With damping, there is rebound damping and compression damping. Rebound damping controls how fast and hard the fork bounces back after a hit. Good rebound damping helps avoid the pogo-stick feel, and helps you maintain control. Compression damping (there is low- and high-speed compression damping, but I will limit myself to low) helps avoid problems like brake dive. One wants the fork to activate over a bump, but not so much in response to the brakes, but the fork doesn't really know the difference. Low-speed compression damping prevents the fork from suddenly and catastrophically pitching you forward when you tap the brakes. The movement forward is slower and more controlled.


----------



## mtnbiker72 (Jan 22, 2007)

shatterpulse said:


> Thanks for the advice. I'm pretty new to mountain biking - could you explain why a coil spring is better than an air spring? And what makes a damper "better" or "worse?"


Coil is not better but is less maintenance. With a coil spring your set to go when you hop on the bike. Air springs work very well these days but they do need to be checked on a regular basis for air pressure, and the seals do need regular additional maintenance beyond normal fork maintenance. You will need a special shock pump for an air fork, some new forks come with the shock, some you have to purchase yourself. Of course air forks are lighter than coil forks with all other things being equal.
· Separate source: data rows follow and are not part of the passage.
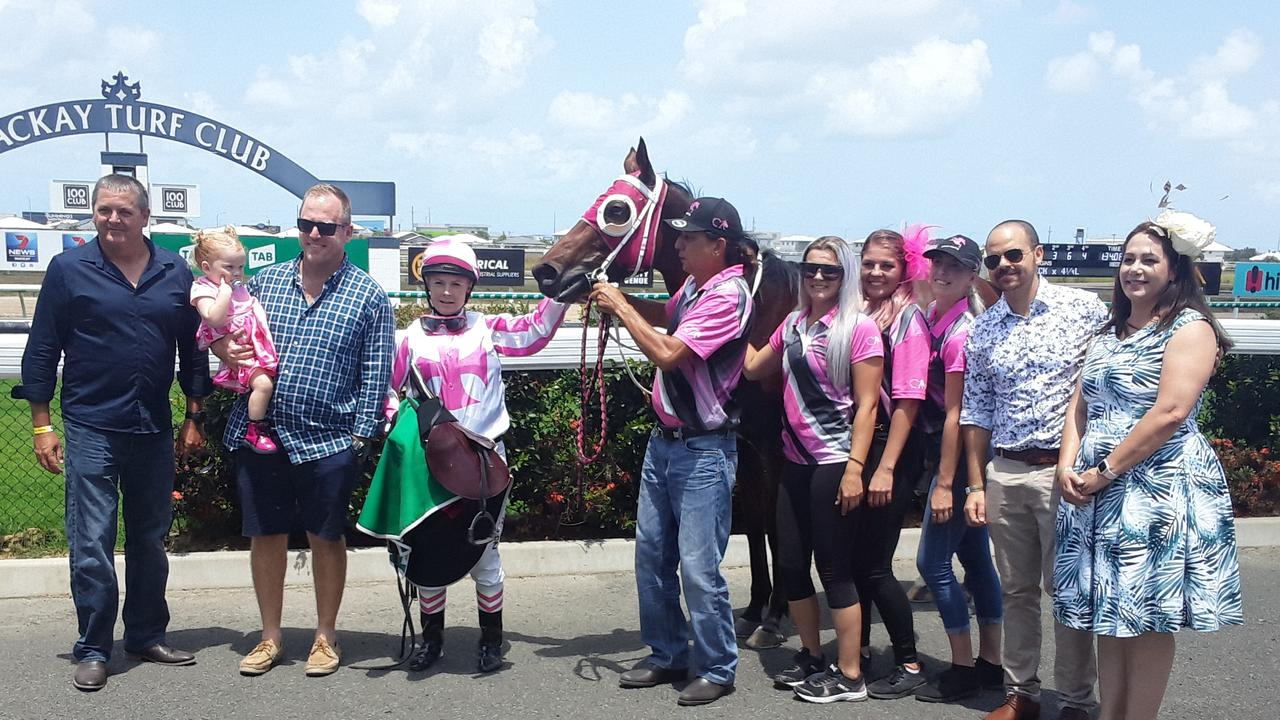 Jockey and horse trainer Trinity Bannon (third from the left) came first at the Yellow Pages Online Benchmark 60 Handicap.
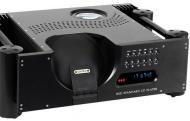 Chord Electronics Red Standard Mk III - čierna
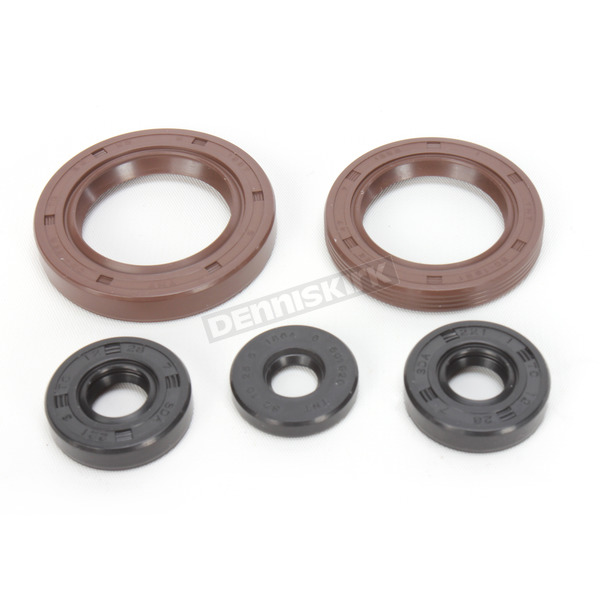 Moose Oil Seal Set - 0935-0546
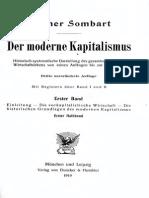 Der Moderne Kapitalismus, Band 1, Erster Halbband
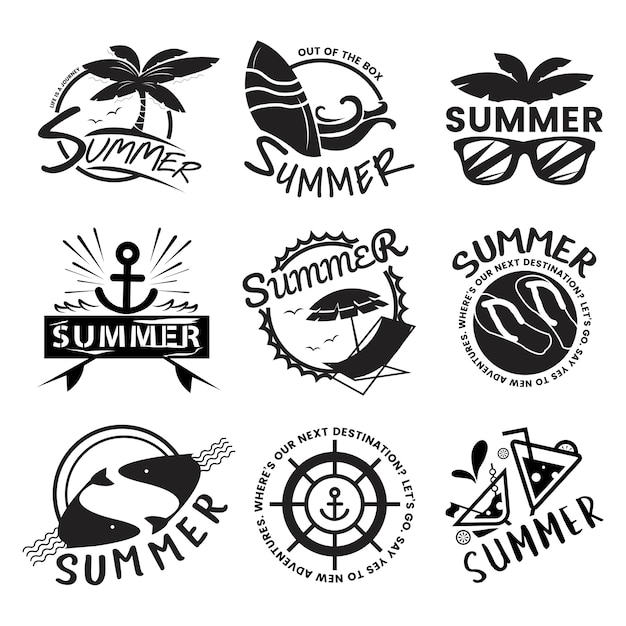 Summer and holiday typography illustration Free Vector
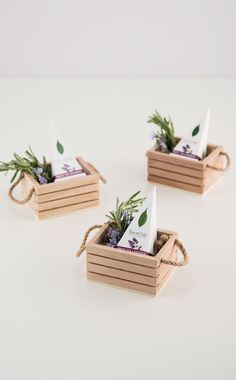 Give your favor presentation instant personality with this miniature wooden crate featuring twine handles. Completely irresistible, this unique favor.Top 19 Country Wedding Decorations - Outside The Box Wedding Affordable wholesale table accessories, Diy Gift Box, Diy Box, Diy Gifts, Wooden Crates Wedding, Wood Crates, Wood Boxes, Diy Home Crafts, Crafts To Sell, Crafts For Kids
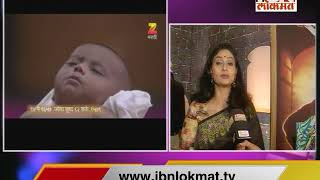 Showtime | with actor amol kolhe | swarajya rakshak sambhaji | sony tv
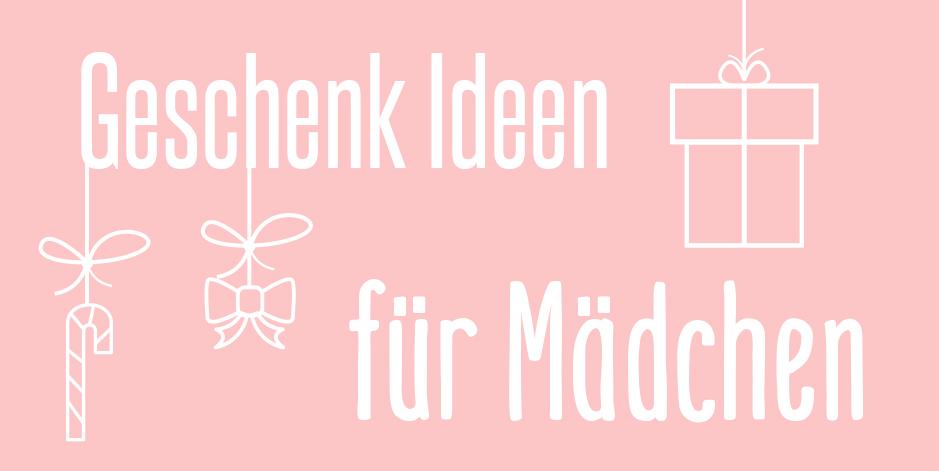 Geschenk Ideen Mädchen bis 25€ Wunschliste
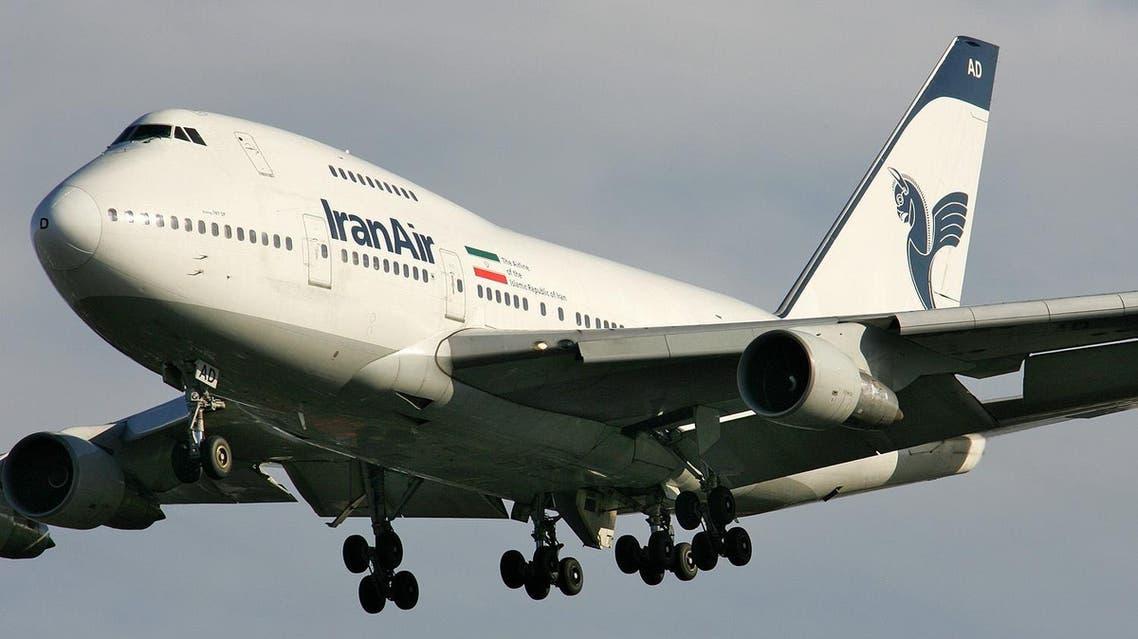 إيران إير الخطوط الجوية الإيرانية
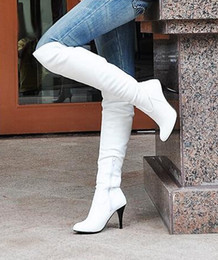 Wholesale Brown Stiletto Boots - Big size 34-43 fashion high heels knee boots women shoes patent leather brand designer sexy boots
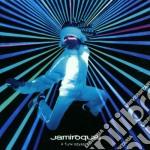 Jamiroquai - A Funk Odissey cd musicale di JAMIROQUAI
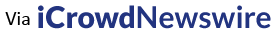 global label sensors market 2020 industry analysis keyence sato america leuze electronic sick ag sts electronics omega lion precision zebra technologies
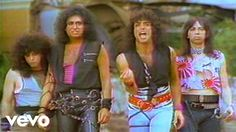 Kiss - Lick It Up #KISS Music video by Kiss performing Lick It Up. (C) 1983 The Island Def Jam Music Group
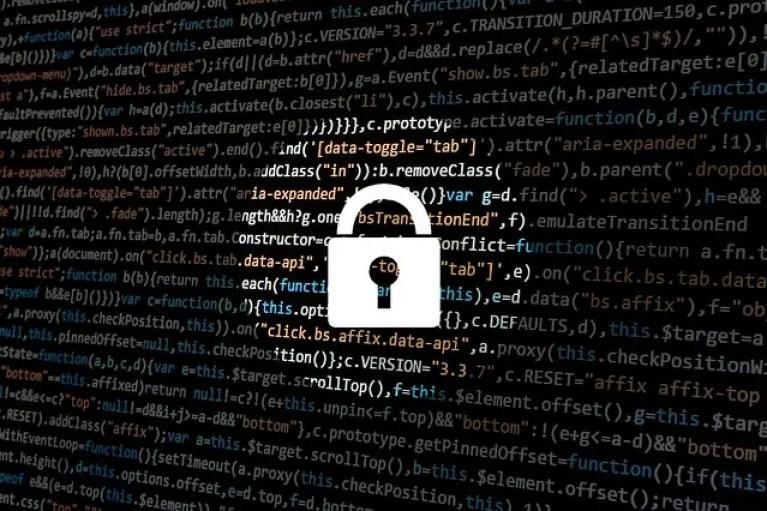 Come migliorare la protezione dei propri account online.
It just depends on how involved in the maintenance of your fork you want to be.

Damping wise, most lower cost forks that have dampers use a ported damper that has little to no adjustment. A ported damper has a hole that oil flows through, when the fork moves to fast (a quick, hard hit) for the oil to move through this hole then the fork "spikes" or locks out. This is a common issue with ported dampers. The Tora 302 for instance uses a ported damper with no compression adjustment. So the port is set to deal with a certain speed of compression, and anything outside this speed is reduced performance. The better type of damper is a shim stack. This uses washers that the oil flows inbetween at a adjusted rate. The advantage of the shims is that they flex. So if you hit that quick, hard hit the oil can still flow through and the fork still absorbs the hit. The Manitou uses one of the best shimmed dampers on the market, and even the entry level Match uses this damper.

So the Match gives you the easier to maintain Coil Spring design with a damper that is found on forks costing over twice as much. The only comprimise is weight, which pretty much all lower end forks use heavier (not weaker per say) materials than their more expensive models.


----------



## jpeaslee (Jul 12, 2005)

My trail bike is an 05 GF Wahoo. I recently upgraded the old fork (crappy Judy TT) to a RockShox Recon 351 SoloAir w/ the maxle. Especially being a 250lb clyde, this made a night and day difference in my bike. I also upgraded to disc brakes, but thats another story altogether. That should be everything you need to swap the two out.


----------



## tpm7 (May 14, 2007)

mtnbiker72 said:


> That fork will work and is a decent fork, but for just a few dollars more this fork will blow it out of the water.
> 
> Speedgoat Bicycles / Catalog
> 
> It has a coil spring (no air spring issues), v-brake posts, 100mm travel like the stock fork, and a FAR SUPERIOR damper than the Tora 302.


I have to completely agree, I love my Match. It has high-end performance for a much lower price. You can't go wrong with it. (Also the damper explanation was very good). The compression and rebound damping on the Match is very good.


----------



## shatterpulse (Sep 5, 2011)

Thanks for the explanations, they are really helpful. I am probably going to get the match because of the shim stack damper and less maintenance because of the coil. I am curious if I am going to have to replace the springs - I weight 190lbs which seems like it would be a good weight for the "medium" springs it ships with but I wanted to ask anyway.

I know that most forks have a lockout knob on the top (and sometimes the ability to hook up a remote system like poploc), but do forks usually have any other adjustments on them? It seems to me that they would have some sort of dampening control on the top, but I haven't been able to find that out.


----------



## tpm7 (May 14, 2007)

shatterpulse said:


> Thanks for the explanations, they are really helpful. I am probably going to get the match because of the shim stack damper and less maintenance because of the coil. I am curious if I am going to have to replace the springs - I weight 190lbs which seems like it would be a good weight for the "medium" springs it ships with but I wanted to ask anyway.
> 
> I know that most forks have a lockout knob on the top (and sometimes the ability to hook up a remote system like poploc), but do forks usually have any other adjustments on them? It seems to me that they would have some sort of dampening control on the top, but I haven't been able to find that out.


Preload:









Lockout/Compression Damper (with MILO remote lockout installed):









Rebound Damper (blue knob at bottom of right-hand fork leg - hard to see buried in carpet...):


----------